How to find ioctl callback function inside the driver source

How can you see which code a module executes when your app calls an ioctl system call?

Consider this situation:

You app gets to the point where it executes an ioctl syscall and returns an error, e.g.

if (ioctl(fd, STVMIX_IOC_DISCONNECTLAYERS, &STVMIX_Ioctl_DisconnectLayers) != 0)
{
    /* IOCTL failed */
    ErrorCode = ST_ERROR_BAD_PARAMETER;
    printf (" STVMIX_DisconnectLayers():Ioctl error 0x%x\n", ErrorCode);
 }

Assuming that the module/driver source is available to y ou, how can you find out which function does the kernel call internally for this ioctl syscall?

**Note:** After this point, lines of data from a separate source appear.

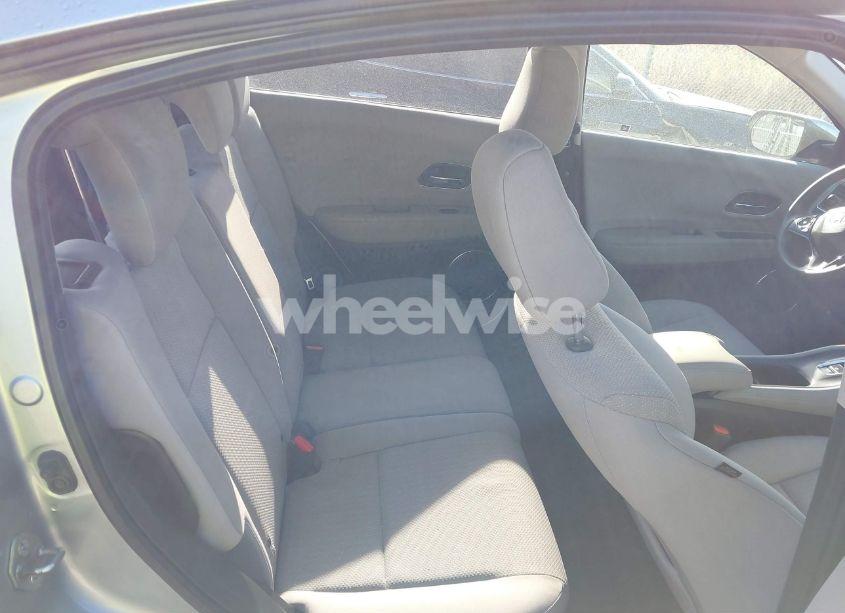 Photo 8 of 2017 Honda Hr-v EX (VIN 3CZRU6H57HM725502)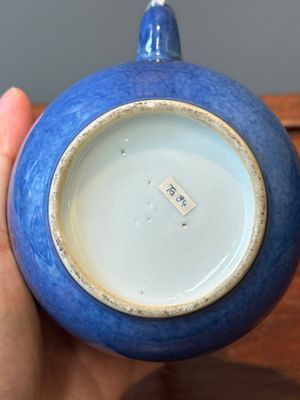 A Chinese gilt-decorated powder-blue teapot and cover with a faux-bamboo handle, Kangxi — 照片 16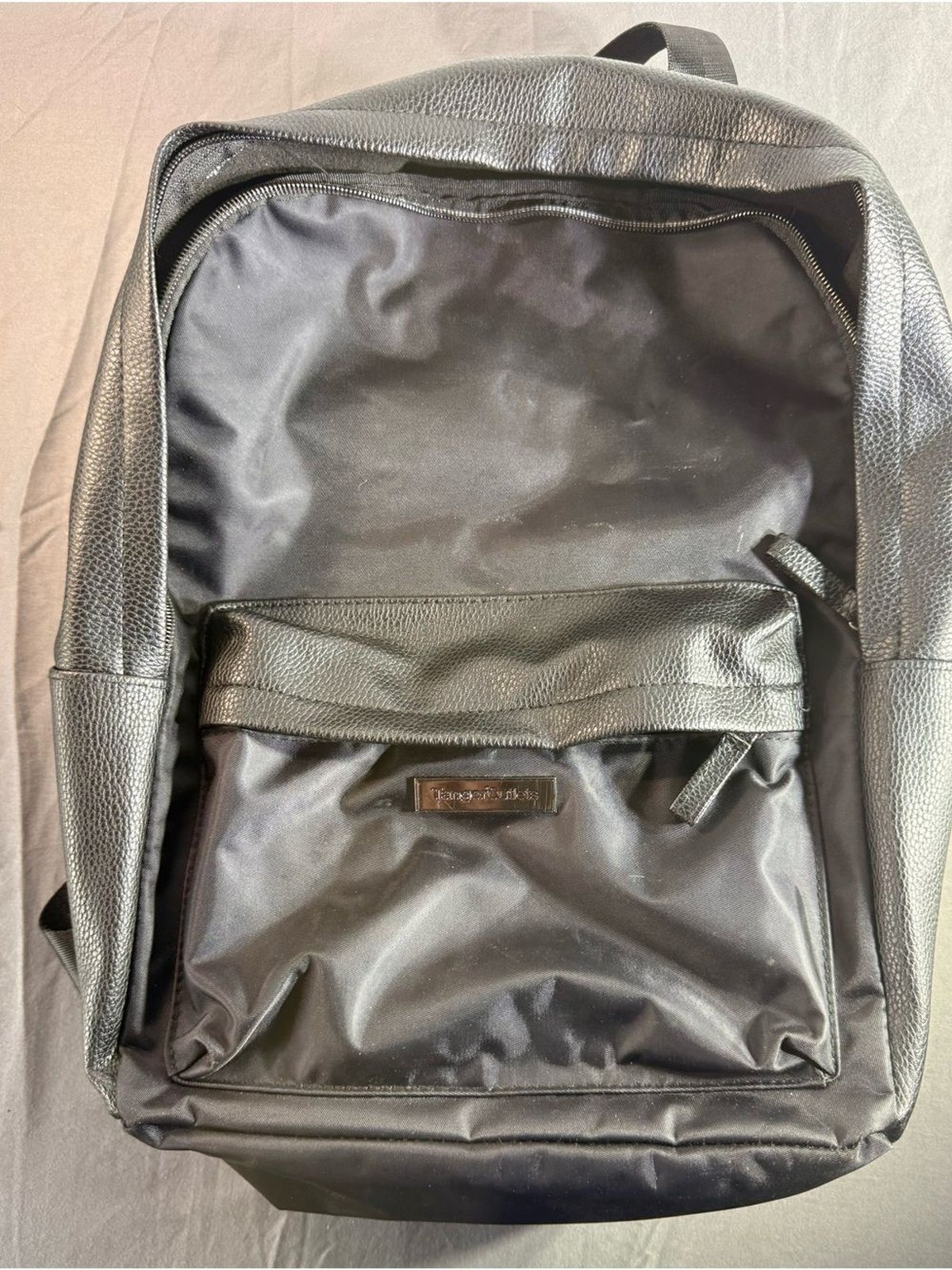Tanger Outlet brand Black Men’s Backpack – Classic Everyday Bag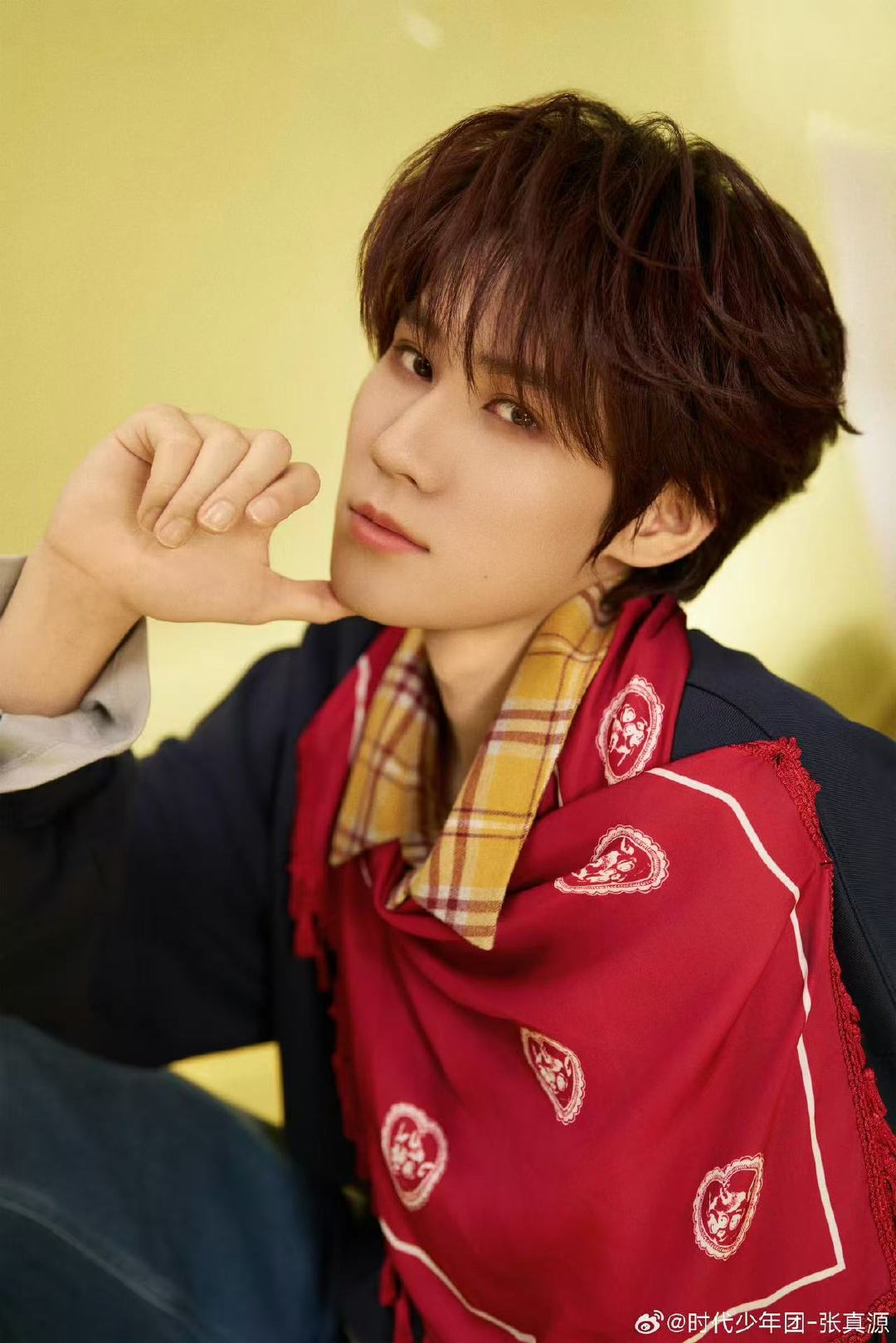 张真源遇到了雪 原来是在好六的舞台上！❄️ 下班照定格了漫天“雪花”飘落的瞬间，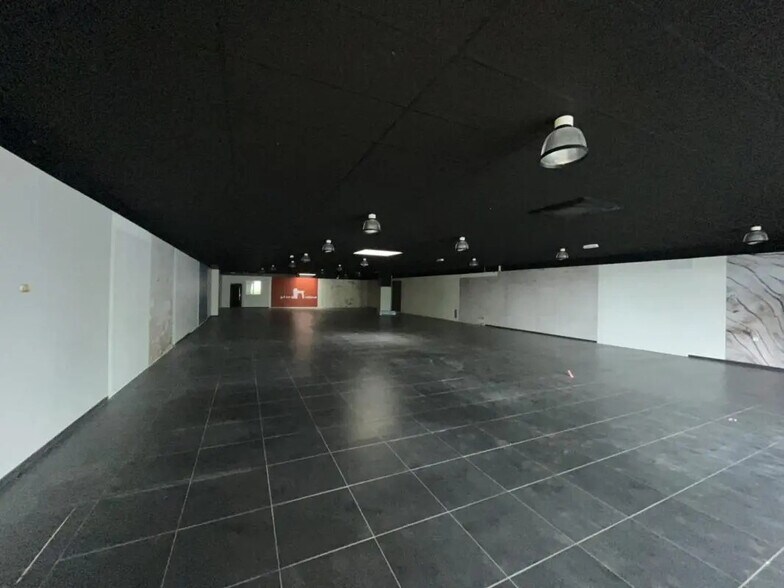 Retail in Maurepas for lease - Interior Photo - Image 3 of 6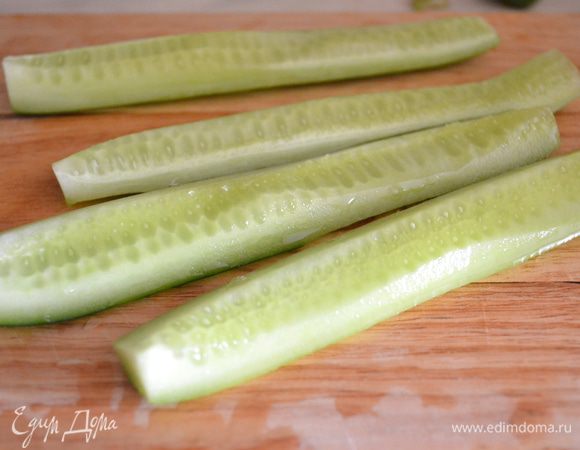 Огурцы моем, чистим и убираем семена. Режем на маленькие кубики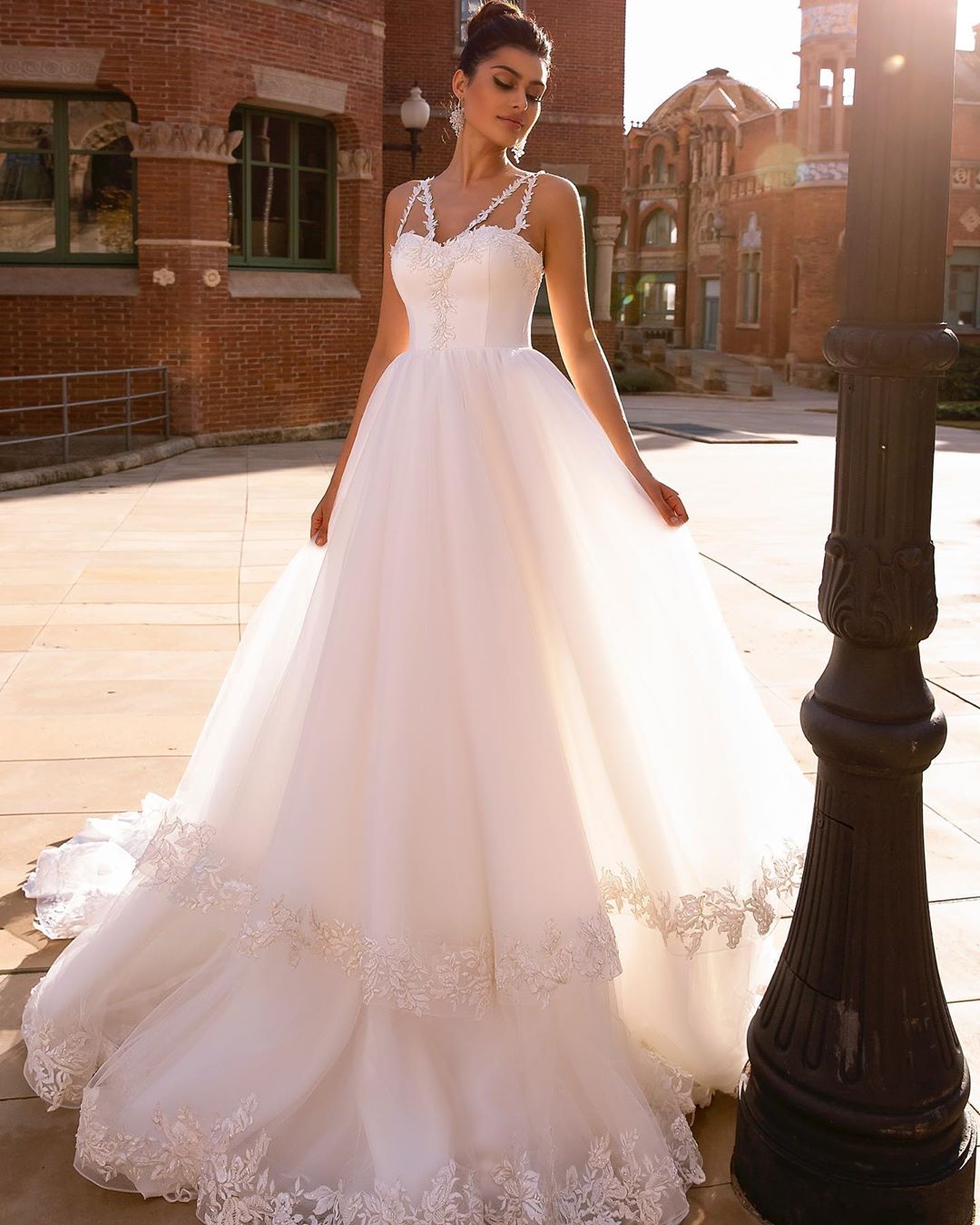 Lace Fashion Tiered A E Wedding Dresses Spaghetti Straps V Neck Appliqued Bridal Gowns Sweep Train Tulle Robe De Mari E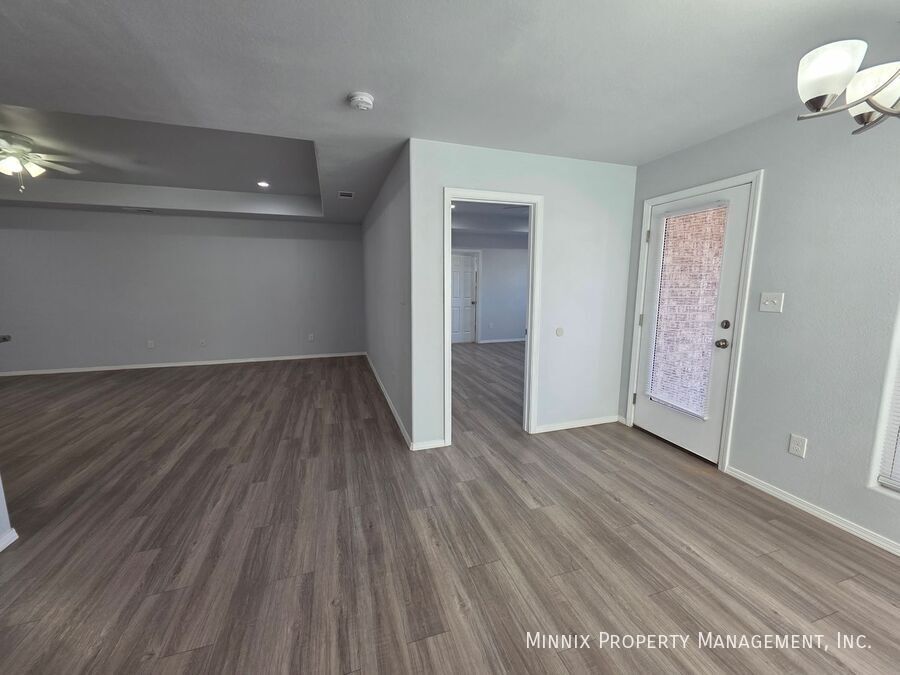 Building Photo - 1647 Wrigley Dr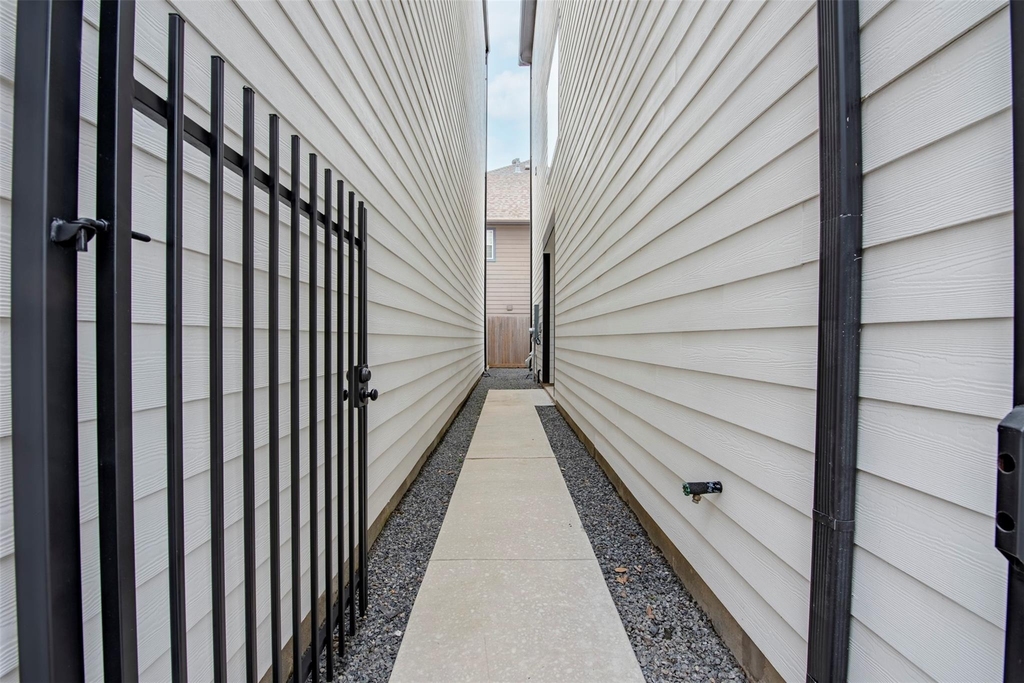 861 Fisher Street - Photo 2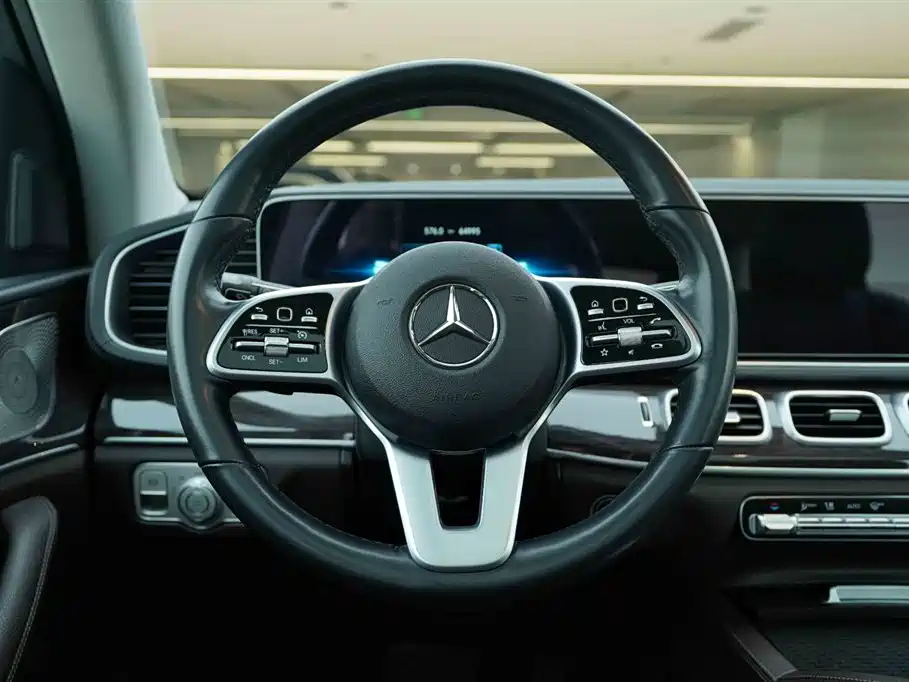 Mercedes-Benz GLE 2022 GLE 350 4MATIC Fashion фото 16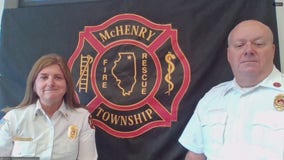 McHenry firefighters save horse stuck in muddy pond | ChicagoLIVE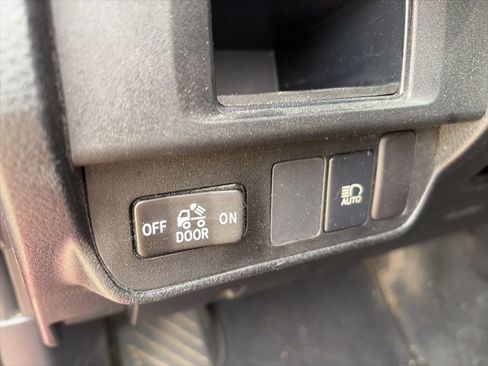 Used 2019 Toyota Tacoma 2WD Double Cab image 12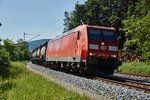 185 052-8 ist hier am 07.06.16 mit einen Containerzug in Richtung Norden bei Rieneck zu sehen.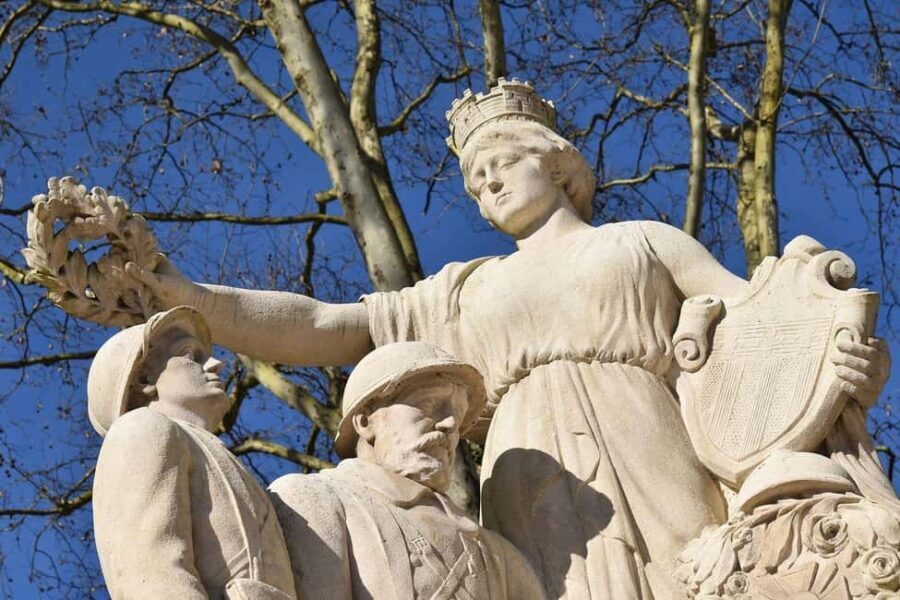 Amboise Private Walking Tour - Why This Tour Stands Out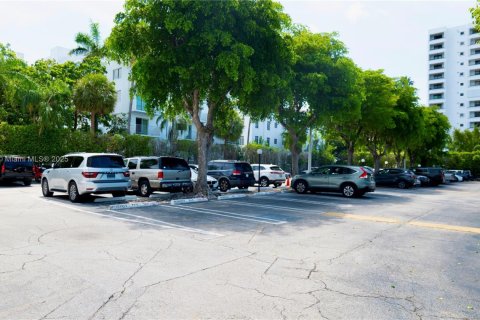 Apartment in Miami Beach, Florida 2 bedrooms, 87.33 sq.m. № 1923303 - photo 21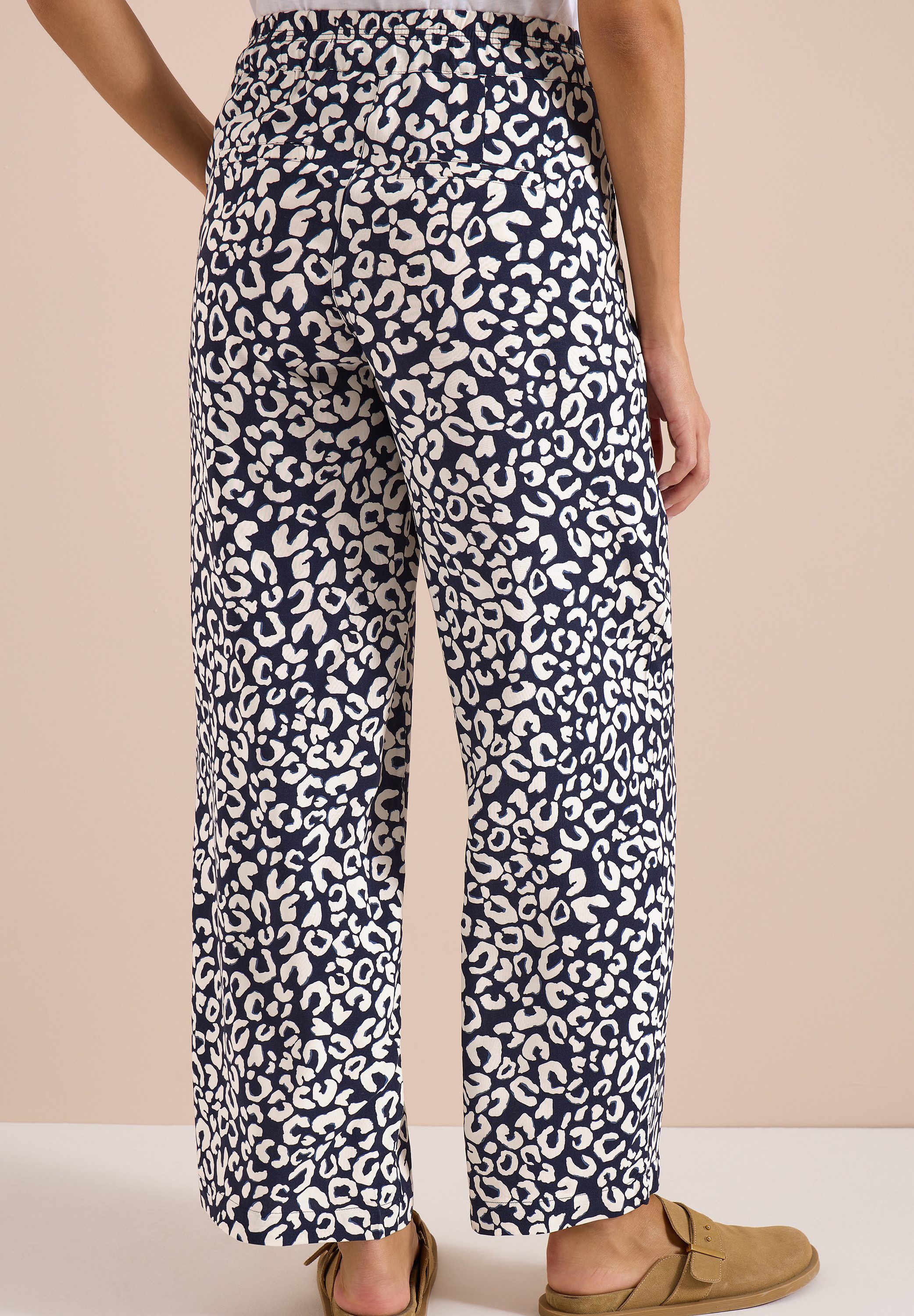 CECIL Stoffhose Style Neele Sommerhose im Loose Fit mit Leo-Print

Here’s the steps which should help you identify which function the ioctl calls internaly to handle your ioctl system call:

• find out the node for the file descriptor (fd). This shouldn’t be too hard, just find out how fd was opened.
• look up the major and minor numbers of the node in the /dev filesystem
• cat /proc/devices and find the driver name from the major number
• Next look for “struct file_operations” in the driver’s source. This struct holds the callback pointers for system calls, including the ioctl call and the kernel will later use this to resolve which is your ioctl callback function. Example:

  • static struct file_operations stvmix_ioctl_fops = {
    					open  : stvmix_ioctl_open,
    					read  : stvmix_ioctl_read,
    					write : stvmix_ioctl_write,
    					ioctl : stvmix_ioctl_ioctl ,
    					release : stvmix_ioctl_release,
    				};

  In this example the ioctl callback is called stvmix_ioctl_ioctl

• Find the function in the source, usually it will consist of one big case-statement, find your particular ioctl value (in this case it will be STVMIX_IOC_DISCONNECTLAYERS) and see what’s happening in there.
• In the not very common, yet possible (as it was in my case!) event of more than one such functions living in the code – add printk statements to your driver to id the code execution path. Note that to be able to see them you will need to either make them at least of level KERN_WARNING (level 4) which is the default log-level of the kernel, or tell the kernel to output higher level messages, e.g. KERN_NOTICE which is 5. You can do this by adding “loglevel=5” to kernel’s command line params.